Outside in the farmyard the fowls were standing on the smoking midden, several of them scratching the dung with crooked claws in search of worms. In the midst of the assembly, a rooster,proud as Lucifer, was clucking amorously. Now and again he selected a gentle hen, walked leisurely round her and strove to attract her attention. The hen would fix a careless but coquettish look on him, stretch out a wing and stand on one leg for a moment. Afterwards she would succumb and the triumphant Sultan would stretch out his neck and crow a challenge to any cock that dared to listen.

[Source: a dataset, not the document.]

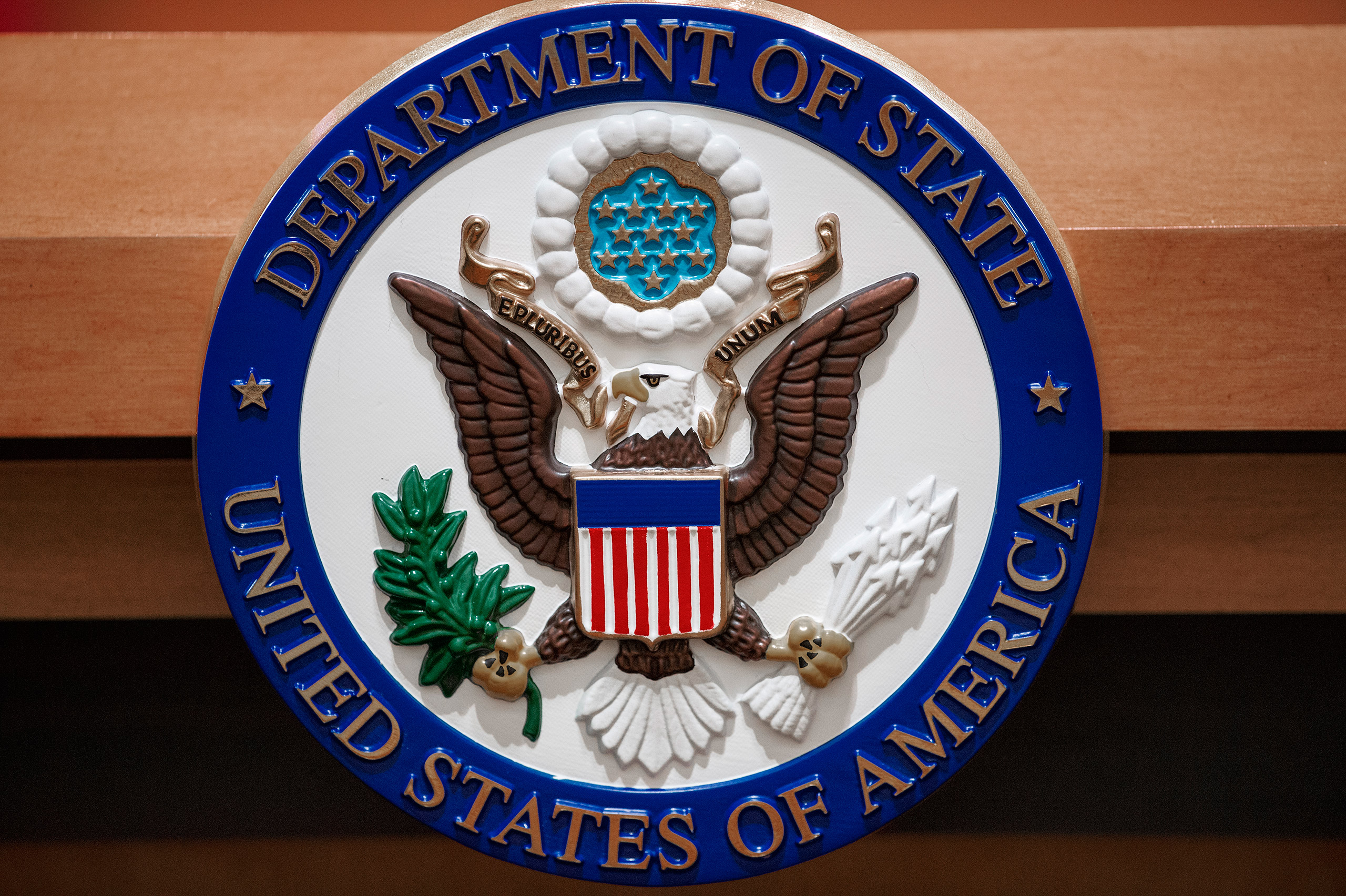 The seal of the U.S. Department of State is seen on the lectern in a briefing room in Washington, D.C., Nov. 26, 2013.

At the hour of nine the battalion was ready to move off. The men were in a good temper now and full of confidence. The every-day inspection of equipment had been gone through, rifles had been examined and the men's feet looked at. All were so cool that it was difficult to believe that they were going up to the trenches, in which doubtless a number of them would lay down their lives. Most of the soldiers carried big French loaves on the back of their packs. The loaves had been holed through the middle, a string was placed in the hole and tied to the dees on the braces.

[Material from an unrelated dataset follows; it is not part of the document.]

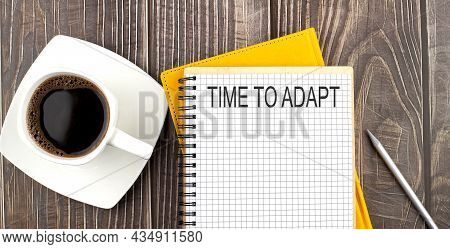 Time To Adapt Text On The Notebook With Coffee On The Wooden Background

Sergeant Snogger made a final inspection of his platoon.

"'Ave yer everything?" he asked, then without waiting for an answer he went on: "Course yer should 'ave everything. If ye 'aven't ye 'aven'tand that's all. Here, where the devil is Fitz?" he asked.

"Forgot somethin' and 'e's gone into the barn," Bubb replied.

"I see, I see," said Snogger, winking knowingly. "Fifi 'as gone in too, to 'elp 'im look for what 'e's forgot."

"'E's fair dotty on the bird," said Bubb.

"But 'e's forgotten hisself," Snogger remarked. "If Captain Thorley finds 'im missin' he'll be for it. Ah, 'ere 'e comes."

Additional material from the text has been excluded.